At the very least, the “right to work” is an impressive feat of branding, as demonstrated yesterday in Michigan. There, the ruling Republicans turned that heartland of industrial unionism into a right-to-work state—the 24th in the nation. Who isn’t literally in favor of such a right? The notion that a person shouldn’t have to pay union dues just to work taps deeply into the reservoir of American individualism.
And yet, ironies abound. I’ll name three:
First, proponents argue that right-to-work laws allow people to go it alone, if they so choose, without a union behind them. But the laws do no such thing. They allow workers to dispense with the obligations of unionism—i.e., paying dues for collective bargaining services. But workers retain the rights of unionism; they receive the benefits of such bargaining. The laws require that collective bargaining contracts cover all workers, both dues payers and free riders.
Second, right-to-work laws allow a minority of anti-union workers to opt out, when the majority has voted in a union. But they don’t allow a minority of pro-union workers to opt in, when the majority has voted down a union. A union can’t represent a minority of workers, according to federal or any state law. In other words, an individual worker is free to decide whether to join a union—as long as he or she decides not to. There goes the right to choose.
Third, the right-to-work people say government shouldn’t tell companies and workers what they can or can’t do. But the laws do exactly that. They make it illegal for a company to withhold union dues from paychecks, as part of a voluntary, negotiated agreement between free labor and free enterprise. Unions and employers together can’t set up a bargaining unit that includes every worker as a dues payer. That’s against the law in right-to-work states. So much for getting government off our backs.

**Given problem 1**: Can you quote the listing from the line with "Is [389,508] higher" up to and including the line with "3. (704,447)"?
The essay and the listing are unrelated to each other.

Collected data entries

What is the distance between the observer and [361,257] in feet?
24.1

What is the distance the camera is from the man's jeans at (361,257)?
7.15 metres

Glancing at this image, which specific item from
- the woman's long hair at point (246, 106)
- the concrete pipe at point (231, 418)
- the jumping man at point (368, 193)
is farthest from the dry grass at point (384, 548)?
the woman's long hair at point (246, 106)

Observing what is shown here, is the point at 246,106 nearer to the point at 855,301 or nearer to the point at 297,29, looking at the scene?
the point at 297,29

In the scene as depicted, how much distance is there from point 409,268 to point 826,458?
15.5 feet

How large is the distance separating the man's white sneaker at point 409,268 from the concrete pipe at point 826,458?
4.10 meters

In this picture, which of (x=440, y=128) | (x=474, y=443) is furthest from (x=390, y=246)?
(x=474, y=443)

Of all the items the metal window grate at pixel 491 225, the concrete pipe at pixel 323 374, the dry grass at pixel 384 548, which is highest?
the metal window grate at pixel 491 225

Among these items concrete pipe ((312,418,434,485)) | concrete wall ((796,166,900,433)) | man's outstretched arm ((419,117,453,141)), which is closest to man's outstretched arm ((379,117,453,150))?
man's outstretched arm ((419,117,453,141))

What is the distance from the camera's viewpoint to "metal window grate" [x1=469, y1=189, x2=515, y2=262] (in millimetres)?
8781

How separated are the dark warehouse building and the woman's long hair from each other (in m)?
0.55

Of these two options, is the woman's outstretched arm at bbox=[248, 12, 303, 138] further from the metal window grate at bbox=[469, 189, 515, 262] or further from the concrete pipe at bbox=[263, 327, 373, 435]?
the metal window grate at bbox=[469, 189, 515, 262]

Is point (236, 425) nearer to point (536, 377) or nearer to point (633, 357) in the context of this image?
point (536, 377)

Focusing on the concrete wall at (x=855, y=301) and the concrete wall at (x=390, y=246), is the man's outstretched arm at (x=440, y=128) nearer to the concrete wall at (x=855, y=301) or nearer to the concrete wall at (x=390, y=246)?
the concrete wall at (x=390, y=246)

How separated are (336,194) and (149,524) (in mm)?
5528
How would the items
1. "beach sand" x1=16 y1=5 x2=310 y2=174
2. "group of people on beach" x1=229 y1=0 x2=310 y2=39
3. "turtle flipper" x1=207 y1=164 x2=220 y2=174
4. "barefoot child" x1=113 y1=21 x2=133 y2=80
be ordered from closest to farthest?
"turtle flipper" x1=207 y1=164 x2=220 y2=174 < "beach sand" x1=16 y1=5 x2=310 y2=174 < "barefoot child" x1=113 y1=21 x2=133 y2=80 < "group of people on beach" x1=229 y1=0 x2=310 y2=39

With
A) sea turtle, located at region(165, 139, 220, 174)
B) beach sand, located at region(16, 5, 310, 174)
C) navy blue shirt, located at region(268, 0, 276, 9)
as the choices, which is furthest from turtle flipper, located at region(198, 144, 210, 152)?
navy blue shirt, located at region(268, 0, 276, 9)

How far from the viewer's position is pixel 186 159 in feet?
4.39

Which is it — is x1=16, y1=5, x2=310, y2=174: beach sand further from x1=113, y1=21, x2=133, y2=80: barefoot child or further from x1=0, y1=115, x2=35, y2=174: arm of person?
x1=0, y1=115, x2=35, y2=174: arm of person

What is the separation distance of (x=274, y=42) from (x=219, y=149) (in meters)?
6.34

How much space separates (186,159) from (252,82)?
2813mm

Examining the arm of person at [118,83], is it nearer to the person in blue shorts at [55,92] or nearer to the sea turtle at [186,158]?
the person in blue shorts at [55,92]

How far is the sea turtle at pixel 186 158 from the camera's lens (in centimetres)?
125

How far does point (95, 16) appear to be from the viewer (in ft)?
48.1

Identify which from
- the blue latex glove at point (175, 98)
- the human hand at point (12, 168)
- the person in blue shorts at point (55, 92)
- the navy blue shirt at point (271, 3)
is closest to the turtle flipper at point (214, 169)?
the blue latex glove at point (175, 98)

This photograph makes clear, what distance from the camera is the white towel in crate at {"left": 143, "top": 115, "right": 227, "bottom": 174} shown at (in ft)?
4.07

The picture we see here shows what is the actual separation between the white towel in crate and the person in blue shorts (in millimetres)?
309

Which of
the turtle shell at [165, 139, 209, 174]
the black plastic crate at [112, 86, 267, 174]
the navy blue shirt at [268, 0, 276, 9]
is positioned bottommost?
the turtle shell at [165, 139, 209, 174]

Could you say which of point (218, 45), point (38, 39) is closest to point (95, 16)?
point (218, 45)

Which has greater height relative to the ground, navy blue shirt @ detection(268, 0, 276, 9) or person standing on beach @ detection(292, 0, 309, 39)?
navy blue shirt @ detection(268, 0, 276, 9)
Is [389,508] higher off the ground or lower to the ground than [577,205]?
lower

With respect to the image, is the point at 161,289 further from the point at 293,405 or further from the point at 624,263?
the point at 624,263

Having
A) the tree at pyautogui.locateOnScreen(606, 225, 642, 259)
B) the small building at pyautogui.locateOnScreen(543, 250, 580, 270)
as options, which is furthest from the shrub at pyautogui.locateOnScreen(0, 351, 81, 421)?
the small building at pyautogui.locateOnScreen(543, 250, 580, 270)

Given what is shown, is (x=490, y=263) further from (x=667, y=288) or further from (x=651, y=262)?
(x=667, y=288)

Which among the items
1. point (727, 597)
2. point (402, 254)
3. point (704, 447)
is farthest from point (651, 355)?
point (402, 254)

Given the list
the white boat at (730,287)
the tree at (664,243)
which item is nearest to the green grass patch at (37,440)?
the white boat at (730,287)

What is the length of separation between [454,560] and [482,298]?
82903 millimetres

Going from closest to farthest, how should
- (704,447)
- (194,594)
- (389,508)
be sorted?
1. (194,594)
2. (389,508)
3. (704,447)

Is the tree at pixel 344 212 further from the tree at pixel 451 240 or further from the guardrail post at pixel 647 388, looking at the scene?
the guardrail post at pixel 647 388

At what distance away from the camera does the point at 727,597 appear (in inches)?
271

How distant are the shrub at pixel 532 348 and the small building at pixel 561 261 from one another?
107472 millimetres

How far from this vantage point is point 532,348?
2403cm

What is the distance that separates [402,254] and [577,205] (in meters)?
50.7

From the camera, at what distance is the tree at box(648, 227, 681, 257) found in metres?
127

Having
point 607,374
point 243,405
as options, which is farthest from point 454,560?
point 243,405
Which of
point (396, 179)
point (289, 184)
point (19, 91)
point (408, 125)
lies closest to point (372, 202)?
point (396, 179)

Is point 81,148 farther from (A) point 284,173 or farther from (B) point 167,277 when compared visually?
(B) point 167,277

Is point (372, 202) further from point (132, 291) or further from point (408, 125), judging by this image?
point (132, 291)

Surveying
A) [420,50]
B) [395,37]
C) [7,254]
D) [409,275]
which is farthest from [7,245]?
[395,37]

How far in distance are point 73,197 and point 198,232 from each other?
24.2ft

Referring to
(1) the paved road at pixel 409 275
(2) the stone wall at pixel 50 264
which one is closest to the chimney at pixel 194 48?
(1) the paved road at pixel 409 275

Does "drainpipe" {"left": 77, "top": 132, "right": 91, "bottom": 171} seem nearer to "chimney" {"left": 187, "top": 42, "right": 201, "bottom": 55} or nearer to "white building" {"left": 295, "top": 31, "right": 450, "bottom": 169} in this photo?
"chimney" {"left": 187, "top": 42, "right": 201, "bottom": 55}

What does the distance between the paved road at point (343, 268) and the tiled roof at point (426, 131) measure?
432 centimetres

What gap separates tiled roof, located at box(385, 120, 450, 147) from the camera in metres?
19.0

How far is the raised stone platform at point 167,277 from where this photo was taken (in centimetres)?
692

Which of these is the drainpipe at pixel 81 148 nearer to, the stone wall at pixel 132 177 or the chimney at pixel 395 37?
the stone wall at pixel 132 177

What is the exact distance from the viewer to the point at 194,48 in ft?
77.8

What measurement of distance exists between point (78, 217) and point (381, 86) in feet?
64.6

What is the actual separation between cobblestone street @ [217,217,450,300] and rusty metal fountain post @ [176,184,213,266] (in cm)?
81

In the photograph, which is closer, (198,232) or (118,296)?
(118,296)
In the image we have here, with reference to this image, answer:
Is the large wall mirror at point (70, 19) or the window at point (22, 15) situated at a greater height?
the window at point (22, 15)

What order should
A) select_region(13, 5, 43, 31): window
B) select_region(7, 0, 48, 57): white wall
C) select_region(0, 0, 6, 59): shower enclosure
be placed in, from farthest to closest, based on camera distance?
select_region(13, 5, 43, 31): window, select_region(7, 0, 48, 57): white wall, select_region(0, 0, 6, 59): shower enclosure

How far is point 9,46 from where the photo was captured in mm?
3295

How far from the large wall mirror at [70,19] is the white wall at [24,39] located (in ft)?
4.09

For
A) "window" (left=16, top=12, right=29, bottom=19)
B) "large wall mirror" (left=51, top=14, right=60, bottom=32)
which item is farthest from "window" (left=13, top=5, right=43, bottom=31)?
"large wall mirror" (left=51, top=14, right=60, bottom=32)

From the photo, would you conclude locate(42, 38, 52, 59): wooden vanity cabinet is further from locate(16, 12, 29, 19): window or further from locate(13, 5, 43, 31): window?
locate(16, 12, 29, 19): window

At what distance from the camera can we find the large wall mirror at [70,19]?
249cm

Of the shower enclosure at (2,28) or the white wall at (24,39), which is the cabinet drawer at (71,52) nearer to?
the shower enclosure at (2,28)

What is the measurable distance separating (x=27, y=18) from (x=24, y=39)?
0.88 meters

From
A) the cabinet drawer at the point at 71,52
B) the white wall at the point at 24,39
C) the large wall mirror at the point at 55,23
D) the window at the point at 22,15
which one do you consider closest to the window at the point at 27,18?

**Given problem 2**: In the right-to-work essay, what does the passage from "Third, the right-to-work" up to and including "off our backs." read like once "government" is swapped for "the state"?

**Correct result 1**:
Is [389,508] higher off the ground or lower to the ground than [577,205]?
lower

With respect to the image, is the point at 161,289 further from the point at 293,405 or further from the point at 624,263?
the point at 624,263

Having
A) the tree at pyautogui.locateOnScreen(606, 225, 642, 259)
B) the small building at pyautogui.locateOnScreen(543, 250, 580, 270)
as options, which is furthest from the shrub at pyautogui.locateOnScreen(0, 351, 81, 421)?
the small building at pyautogui.locateOnScreen(543, 250, 580, 270)

Given what is shown, is (x=490, y=263) further from (x=667, y=288) or further from (x=651, y=262)?
(x=667, y=288)

Which among the items
1. point (727, 597)
2. point (402, 254)
3. point (704, 447)
is farthest from point (651, 355)?
point (402, 254)

Given the list
the white boat at (730,287)
the tree at (664,243)
which item is nearest to the green grass patch at (37,440)?
the white boat at (730,287)

What is the length of separation between [454,560] and [482,298]?
82903 millimetres

Going from closest to farthest, how should
- (704,447)
- (194,594)
- (389,508)
be sorted?
1. (194,594)
2. (389,508)
3. (704,447)

**Correct result 2**:
Third, the right-to-work people say the state shouldn’t tell companies and workers what they can or can’t do. But the laws do exactly that. They make it illegal for a company to withhold union dues from paychecks, as part of a voluntary, negotiated agreement between free labor and free enterprise. Unions and employers together can’t set up a bargaining unit that includes every worker as a dues payer. That’s against the law in right-to-work states. So much for getting the state off our backs.